El amplio espectro por el que se mueven las enfermedades mentales no permite hacer un análisis muy detallado de los casos más comunes atendidos por la sanidad pública. La única estadística que habla sobre este ámbito a nivel provincial es la de morbilidad hospitalaria, publicada por el Instituto Nacional de Estadística (INE) de forma muy puntual. Dicha estadística implica, además, que tan solo se recojan aquellos casos que han supuesto el ingreso hospitalario de la persona en cuestión, mucho menor, claro está, que el de personas que acuden a la sanidad en busca de ayuda. Con ello, según los últimos datos del INE, que se corresponden con 2016 (a pesar de haber sido publicados en 2018), apuntan a que durante ese ejercicio en los hospitales cordobeses ingresaron 900 personas con algún trastorno mental o del comportamiento. Dentro de la división que hace el INE, aparece que 282 personas lo hicieron por esquizofrenia; 267 no vienen especificados, pero se corresponderían con otro tipo de psicosis (que a grandes rasgos, según la definición del Diccionario Médico, es "un desorden mental grave, con o sin un daño orgánico, caracterizado por la pérdida del contacto con la realidad y por causar el empeoramiento del funcionamiento social normal"); 236 tenían trastornos del humor; 88 casos se correspondían con trastornos mentales y del comportamiento debido al uso de sustancias (alcohol y otros); y 27 tenían demencia. Si los datos se comparan con los del año anterior se percibe una bajada de casi un 11%. Esto no quiere decir que hubiera menos casos, sino que ingresaron menos en los hospitales, teniendo en cuenta además que todas las patologías registraron una caída de los ingresos, a excepción de la esquizofrenia. Aquí también habría que añadir que, de manera general, la tasa de hospitalización cayó en Córdoba debido, en gran parte, a un menor número de días de estancias sanitarias.

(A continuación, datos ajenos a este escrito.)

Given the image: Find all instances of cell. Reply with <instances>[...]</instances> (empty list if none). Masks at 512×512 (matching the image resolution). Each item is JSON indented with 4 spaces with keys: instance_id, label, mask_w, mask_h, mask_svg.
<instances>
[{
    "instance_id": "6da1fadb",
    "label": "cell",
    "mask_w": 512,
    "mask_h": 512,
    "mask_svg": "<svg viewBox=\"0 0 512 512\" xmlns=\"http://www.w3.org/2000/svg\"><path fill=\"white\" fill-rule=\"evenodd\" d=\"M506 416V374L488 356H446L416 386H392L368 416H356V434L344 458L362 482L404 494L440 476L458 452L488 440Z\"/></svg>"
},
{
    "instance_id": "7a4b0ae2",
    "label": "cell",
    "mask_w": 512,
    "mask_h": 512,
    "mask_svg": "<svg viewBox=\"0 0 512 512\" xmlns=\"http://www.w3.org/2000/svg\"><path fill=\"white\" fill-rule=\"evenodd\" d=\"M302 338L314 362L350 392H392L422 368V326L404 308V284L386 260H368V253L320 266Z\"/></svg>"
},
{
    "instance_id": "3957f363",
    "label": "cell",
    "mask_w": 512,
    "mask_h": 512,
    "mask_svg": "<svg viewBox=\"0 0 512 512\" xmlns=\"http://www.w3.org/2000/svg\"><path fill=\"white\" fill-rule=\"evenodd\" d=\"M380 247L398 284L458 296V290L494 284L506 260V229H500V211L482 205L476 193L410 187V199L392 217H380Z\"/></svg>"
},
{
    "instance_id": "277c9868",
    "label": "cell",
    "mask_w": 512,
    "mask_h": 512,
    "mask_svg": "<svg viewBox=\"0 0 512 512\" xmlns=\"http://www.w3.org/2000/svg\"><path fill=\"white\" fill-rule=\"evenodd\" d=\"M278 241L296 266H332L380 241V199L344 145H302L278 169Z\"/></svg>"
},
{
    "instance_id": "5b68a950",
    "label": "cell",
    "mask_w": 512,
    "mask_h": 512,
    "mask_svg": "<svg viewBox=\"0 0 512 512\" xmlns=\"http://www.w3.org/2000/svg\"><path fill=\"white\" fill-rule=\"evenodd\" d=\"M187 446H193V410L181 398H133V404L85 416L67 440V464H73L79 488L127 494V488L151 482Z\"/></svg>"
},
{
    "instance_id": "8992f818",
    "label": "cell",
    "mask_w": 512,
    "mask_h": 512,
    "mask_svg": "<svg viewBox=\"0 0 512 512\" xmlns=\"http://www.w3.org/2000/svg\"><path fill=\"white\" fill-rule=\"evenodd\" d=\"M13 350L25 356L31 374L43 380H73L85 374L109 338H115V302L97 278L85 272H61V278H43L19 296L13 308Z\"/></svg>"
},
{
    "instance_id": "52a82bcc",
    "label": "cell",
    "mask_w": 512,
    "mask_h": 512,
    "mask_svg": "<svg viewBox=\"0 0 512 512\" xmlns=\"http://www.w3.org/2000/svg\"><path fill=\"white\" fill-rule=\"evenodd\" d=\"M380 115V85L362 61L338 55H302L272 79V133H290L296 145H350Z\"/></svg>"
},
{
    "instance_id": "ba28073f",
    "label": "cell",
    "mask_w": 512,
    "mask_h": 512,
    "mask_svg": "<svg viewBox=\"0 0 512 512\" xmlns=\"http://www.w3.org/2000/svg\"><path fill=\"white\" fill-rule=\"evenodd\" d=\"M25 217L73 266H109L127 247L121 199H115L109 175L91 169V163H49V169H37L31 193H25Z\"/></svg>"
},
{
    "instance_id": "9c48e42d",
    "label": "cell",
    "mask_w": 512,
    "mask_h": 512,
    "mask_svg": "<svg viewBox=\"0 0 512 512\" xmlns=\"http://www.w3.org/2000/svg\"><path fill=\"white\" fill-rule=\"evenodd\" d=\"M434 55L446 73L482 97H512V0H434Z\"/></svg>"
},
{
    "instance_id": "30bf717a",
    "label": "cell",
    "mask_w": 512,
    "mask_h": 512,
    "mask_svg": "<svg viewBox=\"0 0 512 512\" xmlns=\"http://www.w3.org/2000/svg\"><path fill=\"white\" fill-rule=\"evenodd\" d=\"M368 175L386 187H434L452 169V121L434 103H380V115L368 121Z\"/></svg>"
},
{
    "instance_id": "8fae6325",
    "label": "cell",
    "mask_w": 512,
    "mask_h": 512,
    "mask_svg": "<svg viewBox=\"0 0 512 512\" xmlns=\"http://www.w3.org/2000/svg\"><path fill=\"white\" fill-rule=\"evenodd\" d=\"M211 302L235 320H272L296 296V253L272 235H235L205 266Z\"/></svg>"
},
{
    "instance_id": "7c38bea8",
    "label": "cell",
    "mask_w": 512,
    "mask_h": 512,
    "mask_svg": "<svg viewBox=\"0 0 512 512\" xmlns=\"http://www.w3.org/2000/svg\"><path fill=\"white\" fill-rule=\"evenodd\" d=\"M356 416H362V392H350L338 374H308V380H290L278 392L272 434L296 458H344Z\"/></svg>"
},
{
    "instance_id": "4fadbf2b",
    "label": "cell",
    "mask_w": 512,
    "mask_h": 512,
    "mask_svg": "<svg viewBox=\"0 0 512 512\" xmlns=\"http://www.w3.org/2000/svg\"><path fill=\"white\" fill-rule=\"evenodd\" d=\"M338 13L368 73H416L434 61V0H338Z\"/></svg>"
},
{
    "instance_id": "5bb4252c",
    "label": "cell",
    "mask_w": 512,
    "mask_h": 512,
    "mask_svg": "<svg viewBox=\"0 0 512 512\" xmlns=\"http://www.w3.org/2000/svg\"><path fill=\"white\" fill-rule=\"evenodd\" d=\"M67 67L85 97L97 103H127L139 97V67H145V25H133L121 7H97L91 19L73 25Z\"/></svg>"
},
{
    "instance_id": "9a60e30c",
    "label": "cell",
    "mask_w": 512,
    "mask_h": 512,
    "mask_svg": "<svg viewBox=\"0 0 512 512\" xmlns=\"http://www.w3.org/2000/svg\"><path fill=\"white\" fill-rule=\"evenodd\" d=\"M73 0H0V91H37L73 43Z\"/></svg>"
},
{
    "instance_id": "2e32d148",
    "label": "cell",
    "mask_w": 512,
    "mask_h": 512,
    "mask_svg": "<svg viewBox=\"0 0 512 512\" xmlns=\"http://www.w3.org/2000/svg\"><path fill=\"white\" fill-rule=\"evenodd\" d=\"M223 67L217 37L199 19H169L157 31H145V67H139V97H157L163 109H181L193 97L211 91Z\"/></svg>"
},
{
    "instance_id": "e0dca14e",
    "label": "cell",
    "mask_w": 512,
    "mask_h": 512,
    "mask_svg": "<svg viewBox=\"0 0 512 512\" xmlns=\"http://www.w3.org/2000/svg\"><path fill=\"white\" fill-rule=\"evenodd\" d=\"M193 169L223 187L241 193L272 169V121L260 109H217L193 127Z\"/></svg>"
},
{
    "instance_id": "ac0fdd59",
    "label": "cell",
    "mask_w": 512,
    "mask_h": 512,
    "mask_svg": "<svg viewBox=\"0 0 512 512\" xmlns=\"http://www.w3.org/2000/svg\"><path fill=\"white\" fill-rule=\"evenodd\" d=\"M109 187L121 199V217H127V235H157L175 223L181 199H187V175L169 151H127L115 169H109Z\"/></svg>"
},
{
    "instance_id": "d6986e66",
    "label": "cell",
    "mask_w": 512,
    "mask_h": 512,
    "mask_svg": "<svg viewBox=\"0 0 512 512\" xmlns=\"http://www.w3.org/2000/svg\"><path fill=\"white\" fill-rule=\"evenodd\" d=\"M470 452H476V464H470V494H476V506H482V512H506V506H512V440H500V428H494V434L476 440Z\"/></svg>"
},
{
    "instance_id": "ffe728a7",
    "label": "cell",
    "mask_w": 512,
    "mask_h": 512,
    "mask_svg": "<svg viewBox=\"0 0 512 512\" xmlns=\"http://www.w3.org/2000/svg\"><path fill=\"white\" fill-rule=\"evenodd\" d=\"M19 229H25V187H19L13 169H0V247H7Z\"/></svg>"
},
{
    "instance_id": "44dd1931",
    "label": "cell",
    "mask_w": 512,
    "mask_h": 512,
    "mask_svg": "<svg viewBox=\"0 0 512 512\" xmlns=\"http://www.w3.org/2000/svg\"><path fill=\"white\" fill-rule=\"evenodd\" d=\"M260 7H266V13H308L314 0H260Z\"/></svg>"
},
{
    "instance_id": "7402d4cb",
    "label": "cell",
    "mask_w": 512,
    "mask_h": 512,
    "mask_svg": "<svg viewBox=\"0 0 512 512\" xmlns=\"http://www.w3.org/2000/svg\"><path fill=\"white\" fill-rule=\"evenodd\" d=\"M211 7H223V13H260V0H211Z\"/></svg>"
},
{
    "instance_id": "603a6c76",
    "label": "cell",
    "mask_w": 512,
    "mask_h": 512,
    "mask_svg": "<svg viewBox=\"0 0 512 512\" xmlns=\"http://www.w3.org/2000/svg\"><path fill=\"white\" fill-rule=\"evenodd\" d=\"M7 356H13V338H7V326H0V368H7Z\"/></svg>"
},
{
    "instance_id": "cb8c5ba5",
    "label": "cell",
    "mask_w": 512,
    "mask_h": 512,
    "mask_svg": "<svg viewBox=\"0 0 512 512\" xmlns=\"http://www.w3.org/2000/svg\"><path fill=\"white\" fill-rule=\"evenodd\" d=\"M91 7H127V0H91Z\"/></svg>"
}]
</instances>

Los datos de la sanidad pública se extrapolan a la atención en asociaciones como Asaenec. Luque confirma que la mayor parte de la atención que prestan se la llevan las personas con enfermedades mentales graves, principalmente, una vez más, esquizofrenia, suponiendo un 63% de las atenciones. También existe un gran porcentaje de perfiles de trastornos límite de la personalidad (narcisistas, histriónicos, obsesivos, dependientes…), que suponen un 19%. Estos últimos, detalla, no cuentan con recursos especializados y son muy complejos al generar mucha conflictividad social. También afrontan casos de ansiedad generalizada o depresión que, "si no se abordan desde la primera crisis, pueden ir a más", añade.

Otra de las claves de la evolución y aumento de las enfermedades mentales es su aparición en personas cada vez más jóvenes. En Asaenec atienden a 11 personas con algún problema de este tipo que tienen entre 16 y 25 años. La directora de la asociación apunta que la mayoría de ellos acude con factores de riesgo que, de no tratarse, derivarían en los ya citados trastornos límite de la personalidad. Las causas son muchas y van desde una mala gestión de la adolescencia, hasta una mala convivencia familiar, la falta de aceptación o el acoso escolar.